Penjelasan Ayat-ayat Shaum (2)
أَيَّامًا
مَعْدُودَاتٍ فَمَنْ كَانَ مِنْكُمْ مَرِيضًا أَوْ عَلَى سَفَرٍ فَعِدَّةٌ مِنْ
أَيَّامٍ أُخَرَ وَعَلَى الَّذِينَ يُطِيقُونَهُ فِدْيَةٌ طَعَامُ مِسْكِينٍ
فَمَنْ تَطَوَّعَ خَيْرًا فَهُوَ خَيْرٌ لَهُ وَأَنْ تَصُومُوا خَيْرٌ لَكُمْ إِنْ
كُنْتُمْ تَعْلَمُونَ (184)
(yaitu) dalam beberapa hari
yang tertentu. Maka jika di antara kalian ada yang sakit atau dalam perjalanan
(lalu ia berbuka), maka (wajiblah baginya berpuasa) sebanyak hari yang
ditinggalkan itu pada hari-hari yang lain. Dan wajib bagi orang-orang yang
berat menjalankannya (jika mereka tidak berpuasa) membayar fidyah, (yaitu)
memberi makan seorang miskin. Barang siapa yang dengan kerelaan hati
mengerjakan kebajikan, maka itulah yang lebih baik baginya. Dan berpuasa lebih
baik bagi kalian jika kalian mengetahui. (Qs Albaqarah: 184)
Artinya, orang yang sakit dan musafir tidak puasa di saat sakit dan
bepergian, mengingat puasa memberatkan keduanya, bahkan keduanya boleh berbuka
dan mengqadai puasa yang ditinggal-kannya itu di hari-hari yang lain sebanyak
ditinggalkannya. Orang yang sehat, tetapi berat menjalankan puasa karena
pekerja berat, dia boleh memilih antara puasa dan memberi makan. Jika dia suka,
boleh puasa; dan jika ia suka berbuka, maka berbuka boleh baginya, tetapi dia
harus memberi makan seorang miskin setiap hari, mengingat kesulitan mengqada
karena pekerjaan. Jika dia memberi makan lebih banyak dari seorang miskin untuk
setiap harinya, maka hal ini lebih baik baginya. Jika ia berpuasa, maka puasa
lebih utama baginya daripada memberi makan. Demikianlah menurut Ibnu Mas'ud
juga Ibnu Abbas.

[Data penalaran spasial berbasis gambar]
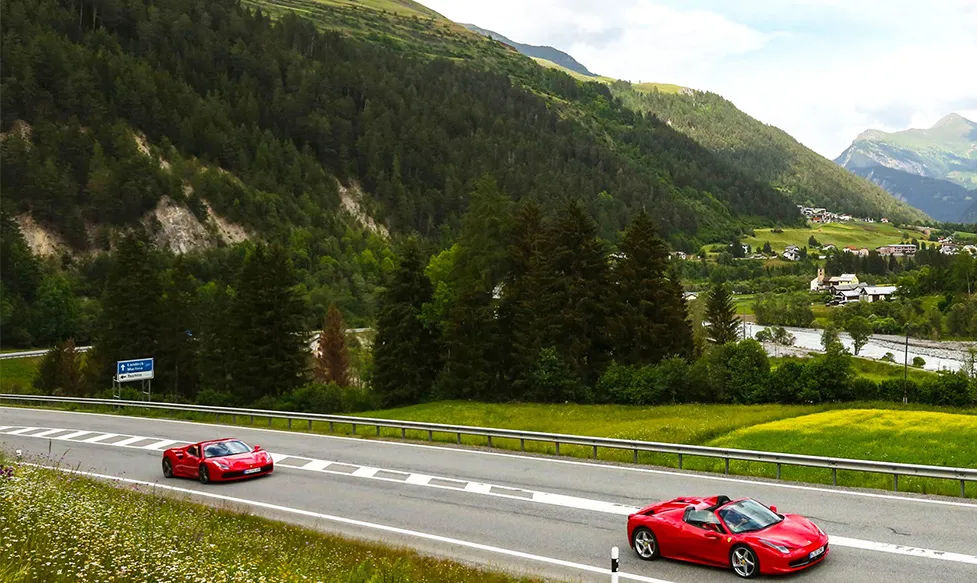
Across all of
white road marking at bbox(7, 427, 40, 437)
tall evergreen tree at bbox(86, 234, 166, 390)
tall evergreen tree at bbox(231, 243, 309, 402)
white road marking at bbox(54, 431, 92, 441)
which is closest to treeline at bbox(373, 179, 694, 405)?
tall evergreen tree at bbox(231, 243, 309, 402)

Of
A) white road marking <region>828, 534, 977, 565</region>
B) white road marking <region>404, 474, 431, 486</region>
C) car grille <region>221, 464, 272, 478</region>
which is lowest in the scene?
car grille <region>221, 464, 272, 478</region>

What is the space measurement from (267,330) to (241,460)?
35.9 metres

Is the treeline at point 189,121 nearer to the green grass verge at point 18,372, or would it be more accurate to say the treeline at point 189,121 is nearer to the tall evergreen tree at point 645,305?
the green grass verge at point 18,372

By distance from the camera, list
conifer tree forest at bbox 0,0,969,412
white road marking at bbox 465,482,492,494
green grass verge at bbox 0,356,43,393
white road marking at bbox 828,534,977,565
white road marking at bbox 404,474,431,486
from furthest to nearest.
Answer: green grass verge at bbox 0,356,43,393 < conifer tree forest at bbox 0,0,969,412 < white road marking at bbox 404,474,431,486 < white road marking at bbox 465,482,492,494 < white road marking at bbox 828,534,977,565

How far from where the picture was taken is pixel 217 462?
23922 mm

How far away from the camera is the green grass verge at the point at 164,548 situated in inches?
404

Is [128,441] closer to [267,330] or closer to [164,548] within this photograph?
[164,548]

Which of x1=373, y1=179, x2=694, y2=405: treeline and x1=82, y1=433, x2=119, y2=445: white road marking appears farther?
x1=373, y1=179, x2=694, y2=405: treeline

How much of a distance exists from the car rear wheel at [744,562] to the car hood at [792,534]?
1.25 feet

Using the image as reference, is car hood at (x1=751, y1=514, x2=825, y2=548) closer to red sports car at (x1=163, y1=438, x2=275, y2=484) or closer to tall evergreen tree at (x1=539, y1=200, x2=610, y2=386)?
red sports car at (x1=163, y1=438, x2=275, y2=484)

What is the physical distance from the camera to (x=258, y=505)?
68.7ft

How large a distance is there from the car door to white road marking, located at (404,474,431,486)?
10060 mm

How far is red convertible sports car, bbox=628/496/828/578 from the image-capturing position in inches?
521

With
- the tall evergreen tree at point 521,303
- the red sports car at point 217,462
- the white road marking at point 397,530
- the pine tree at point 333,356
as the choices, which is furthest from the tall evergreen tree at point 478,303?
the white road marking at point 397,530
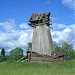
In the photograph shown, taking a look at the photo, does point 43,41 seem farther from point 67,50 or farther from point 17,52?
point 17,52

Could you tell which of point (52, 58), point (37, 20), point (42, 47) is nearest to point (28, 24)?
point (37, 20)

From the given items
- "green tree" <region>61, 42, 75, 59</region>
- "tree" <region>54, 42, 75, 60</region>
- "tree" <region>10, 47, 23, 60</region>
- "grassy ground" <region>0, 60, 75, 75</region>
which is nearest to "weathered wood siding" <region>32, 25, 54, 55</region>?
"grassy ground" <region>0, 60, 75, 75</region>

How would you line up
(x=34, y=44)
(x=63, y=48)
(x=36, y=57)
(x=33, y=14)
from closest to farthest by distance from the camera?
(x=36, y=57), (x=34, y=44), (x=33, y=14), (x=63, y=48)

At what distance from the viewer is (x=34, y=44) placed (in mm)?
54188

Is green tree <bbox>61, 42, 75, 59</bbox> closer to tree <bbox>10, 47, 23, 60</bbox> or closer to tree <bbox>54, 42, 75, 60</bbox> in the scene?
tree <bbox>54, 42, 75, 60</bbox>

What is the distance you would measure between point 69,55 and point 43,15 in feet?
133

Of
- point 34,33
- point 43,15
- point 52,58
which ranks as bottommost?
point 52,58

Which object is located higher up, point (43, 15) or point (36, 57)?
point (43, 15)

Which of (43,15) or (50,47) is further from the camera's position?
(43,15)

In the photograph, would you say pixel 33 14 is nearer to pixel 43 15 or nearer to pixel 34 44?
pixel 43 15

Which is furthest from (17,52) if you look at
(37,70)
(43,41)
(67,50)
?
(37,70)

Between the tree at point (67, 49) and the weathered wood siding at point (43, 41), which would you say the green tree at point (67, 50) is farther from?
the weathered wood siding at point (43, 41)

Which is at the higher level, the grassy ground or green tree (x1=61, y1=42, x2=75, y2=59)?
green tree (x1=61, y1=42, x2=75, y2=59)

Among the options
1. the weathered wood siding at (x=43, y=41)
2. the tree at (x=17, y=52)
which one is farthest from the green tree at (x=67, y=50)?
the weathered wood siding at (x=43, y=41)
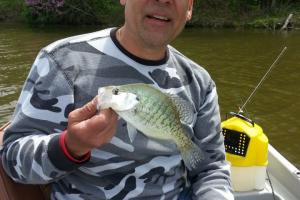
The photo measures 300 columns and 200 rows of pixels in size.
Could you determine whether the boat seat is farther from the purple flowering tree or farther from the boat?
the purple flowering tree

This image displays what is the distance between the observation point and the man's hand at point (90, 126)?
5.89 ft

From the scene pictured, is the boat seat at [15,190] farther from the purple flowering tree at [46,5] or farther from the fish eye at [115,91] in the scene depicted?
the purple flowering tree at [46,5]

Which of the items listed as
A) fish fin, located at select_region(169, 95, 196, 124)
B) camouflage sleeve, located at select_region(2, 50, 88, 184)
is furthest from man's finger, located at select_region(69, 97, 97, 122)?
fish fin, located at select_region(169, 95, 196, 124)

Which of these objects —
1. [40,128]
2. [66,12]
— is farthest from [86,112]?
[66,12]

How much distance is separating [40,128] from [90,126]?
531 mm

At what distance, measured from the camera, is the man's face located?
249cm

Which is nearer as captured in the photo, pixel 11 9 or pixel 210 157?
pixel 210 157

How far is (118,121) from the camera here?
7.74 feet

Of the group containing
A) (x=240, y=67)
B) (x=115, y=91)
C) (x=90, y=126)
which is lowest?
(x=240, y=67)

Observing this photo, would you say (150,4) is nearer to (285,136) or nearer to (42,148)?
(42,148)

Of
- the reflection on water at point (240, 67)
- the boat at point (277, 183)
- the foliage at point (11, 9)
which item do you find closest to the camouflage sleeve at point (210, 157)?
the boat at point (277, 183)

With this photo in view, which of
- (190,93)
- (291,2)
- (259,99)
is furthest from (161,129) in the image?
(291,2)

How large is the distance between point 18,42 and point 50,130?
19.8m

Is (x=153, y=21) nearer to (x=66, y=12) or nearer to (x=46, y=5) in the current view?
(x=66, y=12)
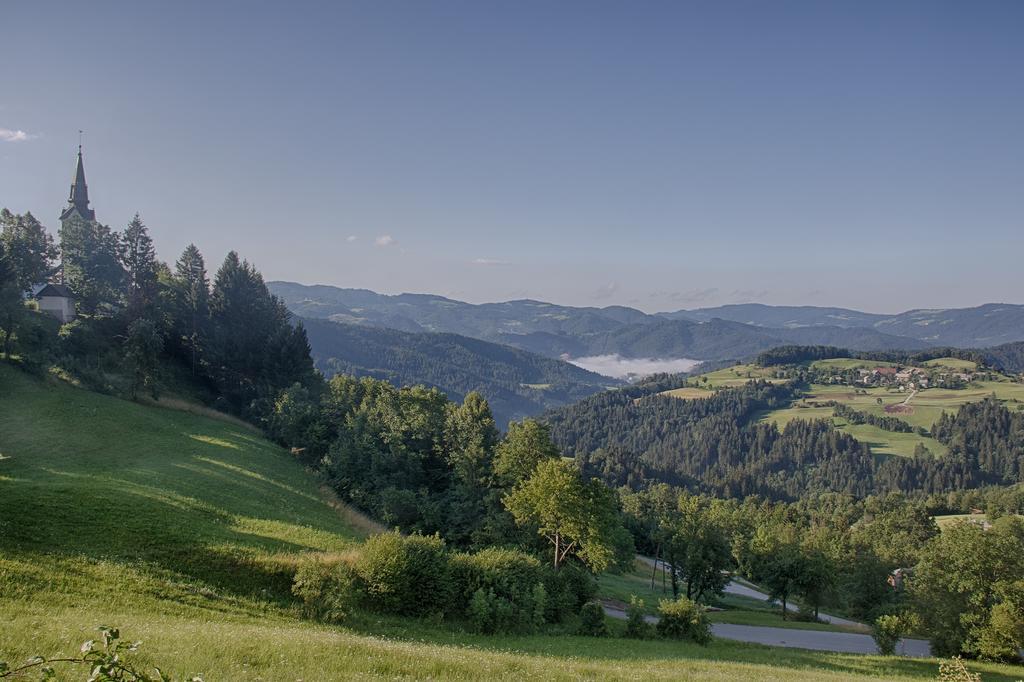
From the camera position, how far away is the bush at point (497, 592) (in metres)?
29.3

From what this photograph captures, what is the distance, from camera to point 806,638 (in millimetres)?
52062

Petunjuk Pengerjaan:
(A) Jawablah pertanyaan berikut berdasarkan penjelasan ayat-ayat shaum.
(i) Menurut terjemahan ayat, apa fidyah yang wajib dibayar oleh orang yang berat menjalankan puasa jika tidak berpuasa?
(ii) Siapa yang boleh memilih antara puasa dan memberi makan?
(iii) Menurut siapa penjelasan tersebut?
(B) Lanjutkan penjelasan ayat-ayat shaum setelah kalimat terakhirnya.

Hasil per Tugas:
(A)
(i) Memberi makan seorang miskin.
(ii) Orang yang sehat tetapi berat menjalankan puasa karena pekerja berat.
(iii) Menurut Ibnu Mas'ud dan Ibnu Abbas.

(B)
Maksud yutiqunahu
ialah penuh masyaqat (berat). Orang yang ingin puasa, mengerjakan puasa;
dan orang yang ingin berbuka, maka ia berbuka dan memberi makan seorang miskin
sebagai fidyah. Nasakh berlaku bagi orang sehat yang mukim di tempat tinggalnya
harus puasa.
karena berdasarkan firman-Nya: Karena
itu, barang siapa di antara kalian hadir (di negeri tempat tinggalnya) di bulan
itu, maka hendaklah ia berpuasa pada bulan itu. (Al-Baqarah: 185)
Barang siapa yang
dengan kerelaan hati mengerjakan kebajikan. Yakni barang siapa yang memberi
makan seorang miskin lagi, maka itulah yang lebih baik baginya, tetapi
berpuasa lebih baik bagi kalian (daripada berbuka dan memberi makan seorang
miskin). (Al-Baqarah: 184).
Dari Ibnu Mas'ud, Imam Bukhari berkata, "Adapun orang yang berusia
lanjut, bila tidak mampu mengerjakan puasa, maka dia harus memberi makan
seorang miskin setiap hari yang ditinggalkannya. Ketika Anas usianya sangat
lanjut, setiap hari yang ditinggalkannya ia memberi makan seorang miskin berupa
roti dan daging, lalu ia sendiri berbuka (tidak puasa); hal ini dilakukannya
selama satu atau dua tahun."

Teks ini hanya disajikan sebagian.